In order to prolong the service life of the interstate bridge deck, Ohio Department of Transportation has implemented a material evaluation plan. Steel fiber is used as a candidate material of fine aggregate and mixed with micro-silica powder to modify concrete, which can increase the superplastic density. It is found that adding dispersed steel fiber to concrete can significantly reduce the formation and diffusion of early cracks [1 1].
Patents:
On March 9th, 2003, Shanghai Institute of Building Research issued CN 1403400A special admixture for high-performance marine concrete. Guided by the superposition effect theory of multicomponent cementitious materials, the industrial active additives such as slag powder, fly ash and silica fume are mixed and ground in a proper proportion for the first time. The application of this special admixture in concrete shows that the mechanical properties of concrete mixed with admixture can be comparable to ordinary portland cement concrete with the same amount of cementing material, and its workability and durability have been greatly improved [12].

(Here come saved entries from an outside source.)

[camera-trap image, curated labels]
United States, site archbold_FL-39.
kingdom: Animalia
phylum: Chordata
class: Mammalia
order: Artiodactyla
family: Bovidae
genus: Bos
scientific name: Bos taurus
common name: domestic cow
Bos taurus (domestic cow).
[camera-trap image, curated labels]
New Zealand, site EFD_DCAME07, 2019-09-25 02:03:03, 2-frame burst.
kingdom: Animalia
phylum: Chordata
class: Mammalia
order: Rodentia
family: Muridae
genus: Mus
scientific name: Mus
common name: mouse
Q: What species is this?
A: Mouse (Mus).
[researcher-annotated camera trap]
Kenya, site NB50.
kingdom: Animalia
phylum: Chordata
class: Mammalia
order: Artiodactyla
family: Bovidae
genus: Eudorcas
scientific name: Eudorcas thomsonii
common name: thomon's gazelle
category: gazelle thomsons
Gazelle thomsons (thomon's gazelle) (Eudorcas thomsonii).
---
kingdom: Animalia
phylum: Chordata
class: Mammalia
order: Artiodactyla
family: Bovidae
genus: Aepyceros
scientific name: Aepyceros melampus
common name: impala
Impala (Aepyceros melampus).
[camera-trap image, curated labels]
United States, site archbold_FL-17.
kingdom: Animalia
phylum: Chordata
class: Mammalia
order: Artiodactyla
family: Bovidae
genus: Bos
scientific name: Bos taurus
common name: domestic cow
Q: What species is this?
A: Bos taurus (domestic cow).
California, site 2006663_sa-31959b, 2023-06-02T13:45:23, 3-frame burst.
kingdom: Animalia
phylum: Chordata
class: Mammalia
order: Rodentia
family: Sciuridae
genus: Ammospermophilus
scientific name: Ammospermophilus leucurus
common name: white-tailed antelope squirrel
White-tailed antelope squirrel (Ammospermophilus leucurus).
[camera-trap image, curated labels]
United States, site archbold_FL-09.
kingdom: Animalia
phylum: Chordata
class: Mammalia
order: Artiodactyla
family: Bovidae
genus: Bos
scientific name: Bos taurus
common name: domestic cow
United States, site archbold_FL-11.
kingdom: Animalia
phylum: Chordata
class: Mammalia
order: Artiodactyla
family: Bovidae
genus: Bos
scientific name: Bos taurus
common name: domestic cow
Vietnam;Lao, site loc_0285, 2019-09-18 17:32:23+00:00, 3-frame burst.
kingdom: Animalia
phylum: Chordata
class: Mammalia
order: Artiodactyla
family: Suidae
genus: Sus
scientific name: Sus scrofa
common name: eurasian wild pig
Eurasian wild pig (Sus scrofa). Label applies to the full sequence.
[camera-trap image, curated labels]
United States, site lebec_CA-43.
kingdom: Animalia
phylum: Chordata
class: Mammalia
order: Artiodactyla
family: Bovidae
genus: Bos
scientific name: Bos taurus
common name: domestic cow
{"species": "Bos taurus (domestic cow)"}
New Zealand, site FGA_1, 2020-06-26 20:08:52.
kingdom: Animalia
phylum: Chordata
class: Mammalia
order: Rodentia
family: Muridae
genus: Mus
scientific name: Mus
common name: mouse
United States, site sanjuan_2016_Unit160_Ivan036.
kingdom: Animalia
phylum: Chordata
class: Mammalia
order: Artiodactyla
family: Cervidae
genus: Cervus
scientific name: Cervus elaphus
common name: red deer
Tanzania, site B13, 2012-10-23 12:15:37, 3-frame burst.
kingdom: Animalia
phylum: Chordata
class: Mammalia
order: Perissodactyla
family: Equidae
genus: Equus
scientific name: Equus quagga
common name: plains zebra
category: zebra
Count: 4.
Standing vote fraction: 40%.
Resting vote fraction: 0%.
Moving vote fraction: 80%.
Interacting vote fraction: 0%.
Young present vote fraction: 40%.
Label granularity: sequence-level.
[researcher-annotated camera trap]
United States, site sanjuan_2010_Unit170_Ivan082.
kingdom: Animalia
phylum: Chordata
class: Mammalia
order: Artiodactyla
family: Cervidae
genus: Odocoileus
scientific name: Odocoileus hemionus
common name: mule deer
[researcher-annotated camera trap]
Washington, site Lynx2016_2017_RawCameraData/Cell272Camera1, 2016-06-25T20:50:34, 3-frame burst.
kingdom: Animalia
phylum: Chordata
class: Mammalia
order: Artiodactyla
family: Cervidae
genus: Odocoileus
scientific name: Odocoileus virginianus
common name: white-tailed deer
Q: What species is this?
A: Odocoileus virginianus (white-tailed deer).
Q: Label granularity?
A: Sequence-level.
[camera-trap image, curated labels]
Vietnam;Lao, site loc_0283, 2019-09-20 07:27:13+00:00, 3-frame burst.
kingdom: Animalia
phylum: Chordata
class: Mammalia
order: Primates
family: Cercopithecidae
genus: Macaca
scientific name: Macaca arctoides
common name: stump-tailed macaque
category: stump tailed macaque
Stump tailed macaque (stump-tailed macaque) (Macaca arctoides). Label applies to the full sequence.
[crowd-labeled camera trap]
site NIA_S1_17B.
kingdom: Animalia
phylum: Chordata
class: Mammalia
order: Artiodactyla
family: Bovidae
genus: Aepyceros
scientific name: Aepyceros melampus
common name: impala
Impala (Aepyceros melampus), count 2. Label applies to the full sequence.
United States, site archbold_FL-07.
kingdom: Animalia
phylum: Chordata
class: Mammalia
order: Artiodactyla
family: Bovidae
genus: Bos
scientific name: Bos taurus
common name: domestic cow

The concrete branch of Beijing Urban Construction Group Corporation1September, 9981KLOC-0/93662 discloses the preparation method and construction technology of high performance concrete. Portland cement or ordinary portland cement is used as the main component, and 8-30% calcium-aluminum-silicon composite admixture is added. The admixture is a composite water reducer or a composite antifreeze containing a plastic water-retaining agent. Adding 8- 15% expansion agent, the strength grade reaches C80-C 120, which has good compactness, can avoid cracks on the concrete surface and has good fluidity, and can be used for large-scale pumping construction. Compared with C40 strength concrete, the dead weight is reduced by 40% and the cost is reduced by 16%. It is especially suitable for beams and columns of long-span railways, highway bridges and high-rise buildings.
On August 5th, 2002, the United States published WO02/0627 19 high elastic concrete material, which consists of: an elastic polymer in an amount sufficient to make the final material elastic; Silicone ester increases the adhesion between elastic polymer and cement; Cement with low shrinkage and expansion coefficient; Preparation of filler and water treatment cement, as well as concrete materials. This material can also be used to repair cracks on the concrete surface [14].